Chacun tentait de convaincre l’autre jusqu’à qu’on entendit une "Voix céleste" déclarer : "Qu’avez-vous donc contre Rabbi Elièzer? C’est lui, qui a toujours raison en matière de droit".
Rabbi Yéhochoua se dressa alors et dit : ‘Elle n’est pas dans le ciel’ ... La Torah nous a été donnée sur le mont Sinaï ... nous n’avons pas à tenir compte d’une ‘Voix céleste’ puisqu’il est écrit : ‘Pour pencher dans le sens de la majorité’ (Michpatim 23,2)" .

-> La Torah est immuable et sans changement possible :
Selon le midrach (Dévarim rabba 8,6), Moché dit aux Bné Israël : "Ne pensez pas qu’un autre Moché va venir nous apporter du haut des cieux une nouvelle Torah ; je vous avertis déjà qu’il n’y aura plus de Torah dans le ciel".
A ce propos, le Rambam (Michné Thora - Hilkhot Yessod haTorah 9,1) écrit : "Il est clair et explicite dans la Torah que cette Loi est immuable : aucune modification, diminution ou ajout ne peut y être fait ... et il est dit : ‘Elle n’est pas dans le ciel’. Tu apprends donc qu’un prophète n’a pas le droit maintenant de faire une innovation (dans la Loi écrite ou orale)."

-> La Torah n’est pas une Science du ciel :
Selon le midrach (Dévarim rabba 8,6), [l’Amora] Chmouel disait : "La Torah ne se trouve pas chez les astrologues, dont le domaine est le ciel".

-> Un devoir sans limite :
Rachi (guémara Erouvin 55a] écrit : "Car si elle était dans le ciel, tu devrais y grimper derrière elle pour l’étudier"

-> Selon Rabbi Yonathan : ‘Elle n’est pas dans le ciel’ = Tu ne la trouveras pas chez les présomptueux; ’Elle n’est pas non plus au-delà des mers’ = Tu ne la trouveras pas chez les marchands (qui traversent les mers) [guémara Erouvin 55a].
Sur ce dernier point, le Rambam ajoute : "C’est pourquoi, les Sages ont dit : ‘Celui qui fait beaucoup d’affaires ne peut pas devenir un sage’. Les Sages nous ont ainsi exhortés: ‘Réduis tes occupations professionnelles, et investis-toi dans la Torah’". [Michné Thora – Loi de l’Etude de la Torah 3,8].

-> L’Exil n’est pas un prétexte :
Le Likouté Si'hot (34) enseigne : L’expression ‘Elle n’est pas dans le ciel’ est à rapprocher du verset situé plus haut (verset 4) : "Tes proscrits, fussent-ils à l’extrémité des cieux, l’Éternel, ton D., te rappellerait de là, et là même Il irait te reprendre".
De même que l’expression ‘A l’extrémité des cieux’ faire référence à un endroit d’Exil très éloigné de la Terre d’Israël, il en est de même de l’expression : ‘Elle n’est pas dans le ciel’. Ainsi, à celui qui, en exil, s’imaginerait que la Torah et les mitsvot ne peuvent être accomplies qu’en Terre d’Israël (considérée pour lui comme le ‘Ciel’), la Torah répond : ‘Elle n’est pas dans le Ciel ..., la chose est tout près de toi’ : même lorsqu’Israël se trouve en exil, la Torah et les mitsvot sont encore en sa possession.

-> Le Torat Moché enseigne :
"Tu ne diras pas, lors du dernier exil : Nous n’avons pas le Temple (‘Elle n’est pas dans le Ciel’ = le 3e Temple descendra du Ciel – Rachi sur guémara Soucca 41a), comment pouvons-nous offrir des sacrifices?

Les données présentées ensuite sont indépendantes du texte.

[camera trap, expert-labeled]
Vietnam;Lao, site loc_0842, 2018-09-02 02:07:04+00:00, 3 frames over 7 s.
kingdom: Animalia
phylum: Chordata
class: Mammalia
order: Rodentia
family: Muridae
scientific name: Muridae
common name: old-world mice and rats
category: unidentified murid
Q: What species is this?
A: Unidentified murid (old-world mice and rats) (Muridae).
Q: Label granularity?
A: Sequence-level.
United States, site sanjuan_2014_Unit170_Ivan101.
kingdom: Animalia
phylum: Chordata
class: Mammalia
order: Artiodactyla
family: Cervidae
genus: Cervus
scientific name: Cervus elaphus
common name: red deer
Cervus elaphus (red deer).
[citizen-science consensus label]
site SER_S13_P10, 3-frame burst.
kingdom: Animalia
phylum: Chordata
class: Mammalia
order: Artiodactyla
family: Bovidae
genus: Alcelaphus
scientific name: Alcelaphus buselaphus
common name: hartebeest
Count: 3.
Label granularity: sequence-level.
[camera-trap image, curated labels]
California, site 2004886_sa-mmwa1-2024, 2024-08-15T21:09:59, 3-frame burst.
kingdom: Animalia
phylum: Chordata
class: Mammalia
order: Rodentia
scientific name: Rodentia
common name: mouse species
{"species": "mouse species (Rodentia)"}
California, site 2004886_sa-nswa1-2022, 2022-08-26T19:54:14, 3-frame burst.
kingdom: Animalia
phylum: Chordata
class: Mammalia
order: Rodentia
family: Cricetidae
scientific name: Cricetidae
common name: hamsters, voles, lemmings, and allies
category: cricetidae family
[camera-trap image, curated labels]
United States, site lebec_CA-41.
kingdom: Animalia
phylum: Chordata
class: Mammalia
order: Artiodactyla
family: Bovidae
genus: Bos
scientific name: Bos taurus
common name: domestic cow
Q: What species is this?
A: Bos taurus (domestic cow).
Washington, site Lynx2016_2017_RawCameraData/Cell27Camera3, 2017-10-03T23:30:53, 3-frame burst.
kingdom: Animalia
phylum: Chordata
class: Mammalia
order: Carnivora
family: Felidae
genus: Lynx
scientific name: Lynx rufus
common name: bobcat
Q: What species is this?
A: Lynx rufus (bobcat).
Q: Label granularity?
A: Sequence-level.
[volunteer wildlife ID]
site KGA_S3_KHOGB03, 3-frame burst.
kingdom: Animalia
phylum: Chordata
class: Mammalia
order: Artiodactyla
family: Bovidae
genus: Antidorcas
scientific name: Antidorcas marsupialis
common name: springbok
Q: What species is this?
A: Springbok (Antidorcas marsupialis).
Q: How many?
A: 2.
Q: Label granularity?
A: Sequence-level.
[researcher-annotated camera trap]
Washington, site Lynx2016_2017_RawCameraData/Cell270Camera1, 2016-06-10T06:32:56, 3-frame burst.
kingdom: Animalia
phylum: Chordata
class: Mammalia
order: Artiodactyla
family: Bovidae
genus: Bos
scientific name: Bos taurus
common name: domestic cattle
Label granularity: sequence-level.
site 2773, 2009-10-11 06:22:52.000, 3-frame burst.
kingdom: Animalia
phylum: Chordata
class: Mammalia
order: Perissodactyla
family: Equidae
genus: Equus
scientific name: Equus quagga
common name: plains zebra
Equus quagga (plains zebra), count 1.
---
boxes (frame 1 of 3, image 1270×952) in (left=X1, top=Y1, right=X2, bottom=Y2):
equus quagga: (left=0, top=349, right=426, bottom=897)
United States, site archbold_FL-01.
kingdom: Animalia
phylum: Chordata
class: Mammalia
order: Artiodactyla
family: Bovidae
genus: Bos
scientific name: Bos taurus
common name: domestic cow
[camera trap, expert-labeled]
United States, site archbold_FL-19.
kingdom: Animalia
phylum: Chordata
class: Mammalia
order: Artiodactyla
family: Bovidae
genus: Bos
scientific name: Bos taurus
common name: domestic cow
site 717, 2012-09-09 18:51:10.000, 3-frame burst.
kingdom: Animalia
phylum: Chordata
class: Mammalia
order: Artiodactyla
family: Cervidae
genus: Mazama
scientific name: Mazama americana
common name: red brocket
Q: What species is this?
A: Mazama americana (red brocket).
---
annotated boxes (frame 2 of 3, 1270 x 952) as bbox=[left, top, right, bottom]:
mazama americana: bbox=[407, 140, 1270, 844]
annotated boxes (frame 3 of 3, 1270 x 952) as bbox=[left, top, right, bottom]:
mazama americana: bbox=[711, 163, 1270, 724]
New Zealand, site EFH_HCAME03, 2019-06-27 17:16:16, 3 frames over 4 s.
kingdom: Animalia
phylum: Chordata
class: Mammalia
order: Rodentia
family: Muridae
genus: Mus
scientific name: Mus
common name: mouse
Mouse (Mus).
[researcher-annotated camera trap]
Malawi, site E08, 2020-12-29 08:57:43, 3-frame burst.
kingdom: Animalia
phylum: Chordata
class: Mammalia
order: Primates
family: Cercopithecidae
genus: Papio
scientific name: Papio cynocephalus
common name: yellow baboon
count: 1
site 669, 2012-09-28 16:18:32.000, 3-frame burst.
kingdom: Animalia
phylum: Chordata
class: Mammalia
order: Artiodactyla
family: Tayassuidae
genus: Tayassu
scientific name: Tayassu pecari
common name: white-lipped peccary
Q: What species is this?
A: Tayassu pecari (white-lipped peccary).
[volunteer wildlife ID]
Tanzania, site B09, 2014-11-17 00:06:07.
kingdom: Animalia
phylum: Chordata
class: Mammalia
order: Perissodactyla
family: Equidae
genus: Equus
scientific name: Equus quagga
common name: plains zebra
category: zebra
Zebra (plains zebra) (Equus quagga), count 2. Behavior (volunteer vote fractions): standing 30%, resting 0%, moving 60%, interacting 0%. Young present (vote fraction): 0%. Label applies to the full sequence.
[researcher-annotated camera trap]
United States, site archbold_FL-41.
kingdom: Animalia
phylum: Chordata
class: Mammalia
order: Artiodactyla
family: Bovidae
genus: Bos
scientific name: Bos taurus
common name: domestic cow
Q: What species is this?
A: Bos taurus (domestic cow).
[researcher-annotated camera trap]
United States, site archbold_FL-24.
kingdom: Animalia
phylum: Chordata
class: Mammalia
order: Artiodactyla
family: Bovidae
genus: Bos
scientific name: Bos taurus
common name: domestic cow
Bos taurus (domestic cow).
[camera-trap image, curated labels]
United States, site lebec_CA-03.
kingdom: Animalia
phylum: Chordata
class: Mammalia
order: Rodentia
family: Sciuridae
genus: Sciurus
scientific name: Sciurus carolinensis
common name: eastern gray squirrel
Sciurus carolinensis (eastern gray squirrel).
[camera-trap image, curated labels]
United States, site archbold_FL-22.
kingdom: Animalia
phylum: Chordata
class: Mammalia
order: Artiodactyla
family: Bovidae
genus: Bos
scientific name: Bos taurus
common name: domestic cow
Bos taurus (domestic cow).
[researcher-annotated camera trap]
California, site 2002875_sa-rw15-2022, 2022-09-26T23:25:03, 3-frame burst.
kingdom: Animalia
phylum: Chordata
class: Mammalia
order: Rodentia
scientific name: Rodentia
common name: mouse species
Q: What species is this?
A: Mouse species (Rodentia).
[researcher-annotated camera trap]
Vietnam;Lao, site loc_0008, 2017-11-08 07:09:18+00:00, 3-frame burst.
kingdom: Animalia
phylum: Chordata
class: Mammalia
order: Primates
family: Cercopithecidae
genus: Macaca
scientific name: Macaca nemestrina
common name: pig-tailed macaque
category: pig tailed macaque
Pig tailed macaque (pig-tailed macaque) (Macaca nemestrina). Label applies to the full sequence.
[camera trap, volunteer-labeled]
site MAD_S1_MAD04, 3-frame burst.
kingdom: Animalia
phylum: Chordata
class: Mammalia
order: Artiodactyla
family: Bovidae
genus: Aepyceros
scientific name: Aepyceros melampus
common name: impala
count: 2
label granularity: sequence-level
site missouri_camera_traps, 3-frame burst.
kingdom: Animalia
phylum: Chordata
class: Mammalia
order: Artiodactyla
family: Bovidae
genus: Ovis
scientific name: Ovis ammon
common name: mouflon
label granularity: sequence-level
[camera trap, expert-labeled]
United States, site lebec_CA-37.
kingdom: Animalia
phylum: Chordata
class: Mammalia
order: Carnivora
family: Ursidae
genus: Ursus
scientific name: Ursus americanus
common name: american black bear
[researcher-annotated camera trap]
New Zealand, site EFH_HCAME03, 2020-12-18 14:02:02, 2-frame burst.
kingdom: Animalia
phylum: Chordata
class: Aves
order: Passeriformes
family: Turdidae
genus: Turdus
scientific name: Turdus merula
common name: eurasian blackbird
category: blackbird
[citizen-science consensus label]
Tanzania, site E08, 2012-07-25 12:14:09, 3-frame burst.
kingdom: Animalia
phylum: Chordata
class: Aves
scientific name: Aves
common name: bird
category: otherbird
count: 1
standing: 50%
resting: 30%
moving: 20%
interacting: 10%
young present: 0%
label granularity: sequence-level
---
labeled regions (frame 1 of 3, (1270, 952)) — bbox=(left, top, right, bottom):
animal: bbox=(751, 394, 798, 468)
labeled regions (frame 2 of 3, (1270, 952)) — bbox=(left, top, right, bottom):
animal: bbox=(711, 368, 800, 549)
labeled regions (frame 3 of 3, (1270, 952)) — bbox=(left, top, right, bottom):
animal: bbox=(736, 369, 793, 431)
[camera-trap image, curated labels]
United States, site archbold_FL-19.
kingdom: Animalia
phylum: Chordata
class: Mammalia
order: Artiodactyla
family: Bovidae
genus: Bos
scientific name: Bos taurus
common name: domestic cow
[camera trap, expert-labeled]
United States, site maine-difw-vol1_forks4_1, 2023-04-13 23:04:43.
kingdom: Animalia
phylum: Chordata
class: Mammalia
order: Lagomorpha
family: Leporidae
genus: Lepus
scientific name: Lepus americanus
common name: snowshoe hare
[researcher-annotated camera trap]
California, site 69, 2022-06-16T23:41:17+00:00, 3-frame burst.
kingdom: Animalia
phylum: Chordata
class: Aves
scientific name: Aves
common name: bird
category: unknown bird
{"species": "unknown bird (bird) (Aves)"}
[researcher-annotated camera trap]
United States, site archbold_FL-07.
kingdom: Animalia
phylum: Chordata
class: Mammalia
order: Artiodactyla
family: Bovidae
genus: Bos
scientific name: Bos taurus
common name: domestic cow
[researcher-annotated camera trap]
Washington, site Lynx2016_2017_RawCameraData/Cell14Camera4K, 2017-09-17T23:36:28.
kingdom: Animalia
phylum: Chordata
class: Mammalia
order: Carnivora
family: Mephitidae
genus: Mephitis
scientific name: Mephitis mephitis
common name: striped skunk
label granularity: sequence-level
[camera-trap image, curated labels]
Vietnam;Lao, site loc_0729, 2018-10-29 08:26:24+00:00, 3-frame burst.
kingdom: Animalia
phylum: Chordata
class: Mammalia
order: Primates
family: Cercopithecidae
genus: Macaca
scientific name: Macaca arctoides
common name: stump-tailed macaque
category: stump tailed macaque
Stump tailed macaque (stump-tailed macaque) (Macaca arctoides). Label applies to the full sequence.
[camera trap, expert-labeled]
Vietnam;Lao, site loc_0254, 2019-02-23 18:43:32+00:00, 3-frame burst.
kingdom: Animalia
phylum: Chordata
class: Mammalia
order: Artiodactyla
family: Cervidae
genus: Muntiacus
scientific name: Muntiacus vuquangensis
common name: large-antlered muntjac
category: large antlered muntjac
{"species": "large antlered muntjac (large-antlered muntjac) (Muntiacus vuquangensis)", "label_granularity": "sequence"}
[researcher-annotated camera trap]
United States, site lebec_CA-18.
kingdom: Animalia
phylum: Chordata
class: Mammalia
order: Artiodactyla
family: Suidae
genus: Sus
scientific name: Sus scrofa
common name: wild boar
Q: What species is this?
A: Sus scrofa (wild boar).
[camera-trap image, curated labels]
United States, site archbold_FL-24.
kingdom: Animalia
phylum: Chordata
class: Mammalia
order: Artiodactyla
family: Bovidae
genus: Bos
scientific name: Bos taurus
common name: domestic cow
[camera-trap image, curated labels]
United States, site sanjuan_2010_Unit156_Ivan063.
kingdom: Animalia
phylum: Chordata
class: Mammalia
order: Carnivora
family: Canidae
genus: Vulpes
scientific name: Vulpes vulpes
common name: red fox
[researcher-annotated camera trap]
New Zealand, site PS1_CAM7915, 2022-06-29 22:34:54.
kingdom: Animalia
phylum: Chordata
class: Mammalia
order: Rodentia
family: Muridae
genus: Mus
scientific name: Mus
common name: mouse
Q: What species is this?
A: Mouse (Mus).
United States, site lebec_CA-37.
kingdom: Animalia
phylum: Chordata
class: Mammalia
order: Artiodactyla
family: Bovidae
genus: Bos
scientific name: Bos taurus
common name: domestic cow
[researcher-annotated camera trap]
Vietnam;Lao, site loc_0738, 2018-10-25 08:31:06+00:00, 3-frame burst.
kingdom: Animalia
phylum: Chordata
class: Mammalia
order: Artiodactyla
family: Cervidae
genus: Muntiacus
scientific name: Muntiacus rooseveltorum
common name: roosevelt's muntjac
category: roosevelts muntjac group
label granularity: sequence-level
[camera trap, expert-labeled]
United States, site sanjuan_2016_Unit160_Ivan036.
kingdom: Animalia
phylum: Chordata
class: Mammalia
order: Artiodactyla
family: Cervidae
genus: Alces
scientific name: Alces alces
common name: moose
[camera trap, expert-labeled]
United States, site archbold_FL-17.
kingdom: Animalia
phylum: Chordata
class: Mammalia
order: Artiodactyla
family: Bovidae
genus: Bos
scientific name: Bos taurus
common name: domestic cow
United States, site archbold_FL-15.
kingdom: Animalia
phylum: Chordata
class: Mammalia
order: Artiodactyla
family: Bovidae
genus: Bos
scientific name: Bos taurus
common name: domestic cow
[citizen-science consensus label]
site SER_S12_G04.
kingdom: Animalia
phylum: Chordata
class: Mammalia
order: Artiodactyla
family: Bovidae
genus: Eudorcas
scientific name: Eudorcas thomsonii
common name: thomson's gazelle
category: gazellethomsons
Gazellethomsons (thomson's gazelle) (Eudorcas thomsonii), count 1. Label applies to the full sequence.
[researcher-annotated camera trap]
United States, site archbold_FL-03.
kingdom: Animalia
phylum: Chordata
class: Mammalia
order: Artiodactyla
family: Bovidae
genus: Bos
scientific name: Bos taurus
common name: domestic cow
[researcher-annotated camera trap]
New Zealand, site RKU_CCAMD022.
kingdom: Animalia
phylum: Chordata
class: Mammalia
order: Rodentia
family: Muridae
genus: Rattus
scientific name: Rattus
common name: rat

Nous sommes en dehors d’Israël (’Elle n’est pas au-delà des mers’), comment pouvons-nous accomplir les mitsvoth liées à la Terre d’Israël?
Car ‘la chose est tout près de toi, dans ta bouche = par l’étude des Lois, et dans ton coeur = par le désir de les accomplir’.
Ainsi de cette façon, tu mériteras de les réaliser concrètement (lors de la guéoula)".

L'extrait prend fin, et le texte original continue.